A treat… with moderation, of course.

There is nothing I love more than breakfast out. Ideally, it would be breakfast at a hotel, but WhiteSpot works as well. Damn, it was delicious and a treat. Why not?

I don’t have this kind of meal everyday, but there is nothing wrong with splurging once in a while. I am definitely on a strict diet (and not for reasons of weight loss even though that might be helpful), but I don’t want to deny myself from what’s possible. It’s been two weeks since my last blog post. That’s a bit of an anomaly for me since the beginning of the pandemic and I would have felt compelled to write it. I tried a few times last week, but it was nothing that I was prepared to share.

That’s a big idea for me. Sometimes I felt it was my responsibility or duty to share to be accountable to others, but truth, I need to be accountable to myself. I did write a blog post, posted it, then un-posted it. I tried a couple of times to write something else, but it never made completion. In fact, I just forgot about it. I guess it was not meant to be shared, much like this breakfast. Not all of it was eaten, even though it would have been good to finish my meal, it was not meant to be.

Anyway, I have been doing some personal growth and its been fun to observe and wonder about. I am so proud of myself to get a couple manuscripts completed and I am learning how to trust myself. In doing so, I’m understanding my value and worth. Sounds weird, but I feel like I’m waking up… to my life. I can be anywhere and I can be anyone. I’m not dependent on any one thing, person, or place. This clarity in mindset and way of being have been very liberating and exciting too.

Here’s an example of me noticing. My kid is out of town and we are in contact everyday. I was willing to by her a night or two at a hotel with no hesitation. Yet, when I’m organizing a trip for myself, I don’t think I can afford an extra night or two. It’s very odd. My daughter is reluctant to accept my gesture and ironically, I’m reluctant to accept my own gesture… to me. UGH. A huge aha… and I noticed. I am worth it. I’ll apply for a travel grant, but I’m going anyway because I’m worth it.

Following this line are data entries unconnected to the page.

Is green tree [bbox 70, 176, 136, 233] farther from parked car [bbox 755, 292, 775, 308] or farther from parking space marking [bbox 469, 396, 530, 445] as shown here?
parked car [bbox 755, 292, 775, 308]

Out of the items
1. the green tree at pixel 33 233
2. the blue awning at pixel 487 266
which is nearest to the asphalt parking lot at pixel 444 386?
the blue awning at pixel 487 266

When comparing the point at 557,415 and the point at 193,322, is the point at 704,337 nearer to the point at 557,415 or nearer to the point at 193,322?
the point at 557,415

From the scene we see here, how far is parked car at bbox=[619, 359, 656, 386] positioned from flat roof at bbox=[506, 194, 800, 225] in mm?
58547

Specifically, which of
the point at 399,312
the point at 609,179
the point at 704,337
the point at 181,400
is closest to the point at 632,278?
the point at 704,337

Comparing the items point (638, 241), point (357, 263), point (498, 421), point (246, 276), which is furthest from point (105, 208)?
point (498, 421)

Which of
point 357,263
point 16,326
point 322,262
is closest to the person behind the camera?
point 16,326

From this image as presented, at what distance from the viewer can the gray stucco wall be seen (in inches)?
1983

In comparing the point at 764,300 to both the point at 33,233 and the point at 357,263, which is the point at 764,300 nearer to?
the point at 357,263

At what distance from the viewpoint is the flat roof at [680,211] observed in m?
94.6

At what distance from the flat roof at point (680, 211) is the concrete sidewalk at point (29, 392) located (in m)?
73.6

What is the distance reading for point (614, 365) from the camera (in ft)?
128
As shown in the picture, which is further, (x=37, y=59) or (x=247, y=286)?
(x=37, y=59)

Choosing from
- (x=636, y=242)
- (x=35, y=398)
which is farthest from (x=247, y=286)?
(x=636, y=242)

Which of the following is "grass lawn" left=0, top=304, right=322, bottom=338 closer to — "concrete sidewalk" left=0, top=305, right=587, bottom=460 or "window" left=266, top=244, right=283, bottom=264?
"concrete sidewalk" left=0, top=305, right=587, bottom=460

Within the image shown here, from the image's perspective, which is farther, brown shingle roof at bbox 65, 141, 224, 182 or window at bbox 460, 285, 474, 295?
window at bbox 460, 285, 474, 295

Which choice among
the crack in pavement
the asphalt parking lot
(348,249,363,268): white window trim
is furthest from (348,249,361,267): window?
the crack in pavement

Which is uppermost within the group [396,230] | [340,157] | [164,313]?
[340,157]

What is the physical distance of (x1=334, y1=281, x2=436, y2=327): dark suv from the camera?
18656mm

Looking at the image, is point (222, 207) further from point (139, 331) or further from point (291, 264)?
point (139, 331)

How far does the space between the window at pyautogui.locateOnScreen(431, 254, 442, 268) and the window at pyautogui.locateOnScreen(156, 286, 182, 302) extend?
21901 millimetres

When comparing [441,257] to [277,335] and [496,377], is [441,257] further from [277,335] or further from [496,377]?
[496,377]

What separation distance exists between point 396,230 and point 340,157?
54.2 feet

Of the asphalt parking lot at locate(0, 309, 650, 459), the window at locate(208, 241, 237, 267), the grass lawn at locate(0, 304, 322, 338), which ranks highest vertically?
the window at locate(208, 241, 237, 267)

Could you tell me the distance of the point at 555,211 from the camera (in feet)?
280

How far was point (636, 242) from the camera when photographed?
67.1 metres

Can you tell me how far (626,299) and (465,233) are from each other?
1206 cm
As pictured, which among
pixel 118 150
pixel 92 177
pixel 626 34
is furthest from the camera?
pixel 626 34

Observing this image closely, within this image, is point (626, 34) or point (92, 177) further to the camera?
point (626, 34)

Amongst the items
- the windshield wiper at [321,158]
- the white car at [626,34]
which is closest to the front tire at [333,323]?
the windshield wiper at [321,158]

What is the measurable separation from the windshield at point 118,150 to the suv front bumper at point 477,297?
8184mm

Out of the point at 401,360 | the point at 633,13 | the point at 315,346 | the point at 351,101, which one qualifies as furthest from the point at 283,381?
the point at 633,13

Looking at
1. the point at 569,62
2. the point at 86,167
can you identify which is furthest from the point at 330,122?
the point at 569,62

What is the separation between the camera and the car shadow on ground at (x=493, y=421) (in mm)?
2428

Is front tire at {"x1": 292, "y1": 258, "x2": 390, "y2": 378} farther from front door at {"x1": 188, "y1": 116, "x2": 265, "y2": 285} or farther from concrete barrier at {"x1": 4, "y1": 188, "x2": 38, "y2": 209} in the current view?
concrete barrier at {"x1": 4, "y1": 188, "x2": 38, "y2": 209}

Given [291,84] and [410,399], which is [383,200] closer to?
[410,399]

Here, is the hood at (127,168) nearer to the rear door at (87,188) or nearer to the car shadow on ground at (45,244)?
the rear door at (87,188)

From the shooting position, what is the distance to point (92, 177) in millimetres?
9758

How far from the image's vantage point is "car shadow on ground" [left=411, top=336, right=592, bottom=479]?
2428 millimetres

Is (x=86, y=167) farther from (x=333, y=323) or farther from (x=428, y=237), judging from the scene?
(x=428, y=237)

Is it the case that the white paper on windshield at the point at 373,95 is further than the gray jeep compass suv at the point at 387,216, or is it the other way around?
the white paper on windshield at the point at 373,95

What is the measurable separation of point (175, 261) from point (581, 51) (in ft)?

The hotel resort looks so fancy and I’ve never been to the Big Island before, but I got two paper presentation proposals accepted and I’m going for it. Single author papers based on the Scholarship of Teaching and my practice. How else can I be more honouring to me? This conference would be all about me and the last time I went to this conference was about 10-years ago, then maybe 5-years ago. It’s time to go back again. And, this time, I’m going for me (and not for anyone else). 🙂

My life has pivoted. I’m still the same person, but lots is unravelling… rapidly. I’m open to this transformation. Maybe it’s now time to register for the conference.